After termination, Customer data will be retained for 60 days. During this time, the Customer can request a data export. After the retention period, the data will be permanently deleted.
Certain obligations under this Agreement, such as confidentiality, intellectual property rights, and indemnity provisions, will survive termination.
11. Liability and Indemnification
11. Liability and Indemnification
The Provider’s total liability for any claims under this Agreement is limited to the subscription fees paid by the Customer in the three months preceding the claim.
The Provider is not liable for indirect, incidental, or consequential damages, including loss of profits or data, or for issues caused by third-party services, force majeure events, or Customer negligence.
The Customer agrees to indemnify and hold the Provider harmless from any claims, damages, or legal actions arising from misuse of the platform, legal violations, or third-party claims related to Customer content.
The Provider will indemnify the Customer if the platform infringes on third-party intellectual property rights, provided that the infringement is not due to Customer modifications or misuse. In such cases, the Provider may secure the rights, modify the product, or terminate the Agreement and provide a proportional refund. The maximum value of the refund will be limited to one month’s subscription fees paid by the Customer.

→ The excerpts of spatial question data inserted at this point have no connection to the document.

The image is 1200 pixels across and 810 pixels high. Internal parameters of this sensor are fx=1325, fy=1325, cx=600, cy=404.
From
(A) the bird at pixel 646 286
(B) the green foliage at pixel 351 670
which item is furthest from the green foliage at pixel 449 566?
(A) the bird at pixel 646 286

12. Governing Law and Dispute Resolution
12. Governing Law and Dispute Resolution
This Agreement is governed by the laws of India. Any disputes that cannot be resolved amicably will be settled through arbitration under the Arbitration and Conciliation Act, 1996. Arbitration will take place in Bangalore, India, and proceedings will be conducted in English.
Subject to arbitration, any legal proceedings related to this Agreement will fall under the exclusive jurisdiction of the courts in Bangalore, India.
13. Acceptance
13. Acceptance
By subscribing to and using Bsharp Converse, the Customer confirms that they accept and agree to be bound by these Terms and Conditions.